Texte fourni »
Face à l’impatience de résultats tangibles et l’urgence d’action concrète face à l’hémorragie économique que subissent les États africains, David Lammy s’engage à des résultats visibles «en moins de 4 ans». Rappelons que l’Afrique perd environ 90 milliards de dollars par an en fuites illicites de capitaux, pratiquement l’équivalent de l’aide publique au développement reçue.
Engagement affiché dans les crises
L’autre nouveauté à souligner est le renforcement de l’engagement du Royaume-Uni dans les crises comme celle du Soudan. Le secrétaire d’Etat britannique aux Affaires étrangères, au Commonwealth et au Développement qualifie la crise soudanaise de «pire catastrophe humanitaire au monde en cours», déplorant son manque de médiatisation en Occident. Pour faire bouger les lignes et à la différence de ses prédécesseurs, son action est marquée par une visite dans les camps de réfugiés au Tchad, un plaidoyer actif «Si vous regardez mon fil d’actualité sur le réseau social X, le Soudan est en tête de liste», fait-il valoir.

[Éléments stockés]
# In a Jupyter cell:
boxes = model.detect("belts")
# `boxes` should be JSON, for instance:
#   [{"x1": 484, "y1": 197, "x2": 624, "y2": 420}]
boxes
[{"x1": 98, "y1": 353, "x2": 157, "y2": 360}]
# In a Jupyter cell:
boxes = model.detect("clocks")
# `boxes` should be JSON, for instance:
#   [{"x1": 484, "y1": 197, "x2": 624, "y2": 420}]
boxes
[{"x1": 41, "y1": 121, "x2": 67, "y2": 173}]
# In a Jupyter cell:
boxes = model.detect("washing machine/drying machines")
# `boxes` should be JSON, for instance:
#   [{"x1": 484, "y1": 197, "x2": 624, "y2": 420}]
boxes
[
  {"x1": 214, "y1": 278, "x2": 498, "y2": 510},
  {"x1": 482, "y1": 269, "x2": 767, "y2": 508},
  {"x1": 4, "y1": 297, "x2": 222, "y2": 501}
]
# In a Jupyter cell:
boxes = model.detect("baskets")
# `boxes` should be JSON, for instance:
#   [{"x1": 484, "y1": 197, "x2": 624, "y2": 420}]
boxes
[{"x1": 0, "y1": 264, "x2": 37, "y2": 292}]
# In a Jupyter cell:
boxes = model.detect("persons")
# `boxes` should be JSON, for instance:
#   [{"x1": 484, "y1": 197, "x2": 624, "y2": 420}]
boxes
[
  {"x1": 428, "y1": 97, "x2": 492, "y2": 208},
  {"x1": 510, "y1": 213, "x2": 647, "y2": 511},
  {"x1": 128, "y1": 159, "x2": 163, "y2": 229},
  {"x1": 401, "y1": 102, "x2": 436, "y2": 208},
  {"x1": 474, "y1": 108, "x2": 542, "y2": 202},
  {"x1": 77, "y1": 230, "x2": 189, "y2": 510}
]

Objectif de la tâche »
Pouvez-vous réécrire le passage du texte fourni allant de « Face à l’impatience » à « au développement reçue. », en remplaçant « David Lammy » par « le ministre britannique » ? Les lignes enregistrées forment un matériau distinct du texte fourni.

Résultat de la tâche »
Face à l’impatience de résultats tangibles et l’urgence d’action concrète face à l’hémorragie économique que subissent les États africains, le ministre britannique s’engage à des résultats visibles «en moins de 4 ans». Rappelons que l’Afrique perd environ 90 milliards de dollars par an en fuites illicites de capitaux, pratiquement l’équivalent de l’aide publique au développement reçue.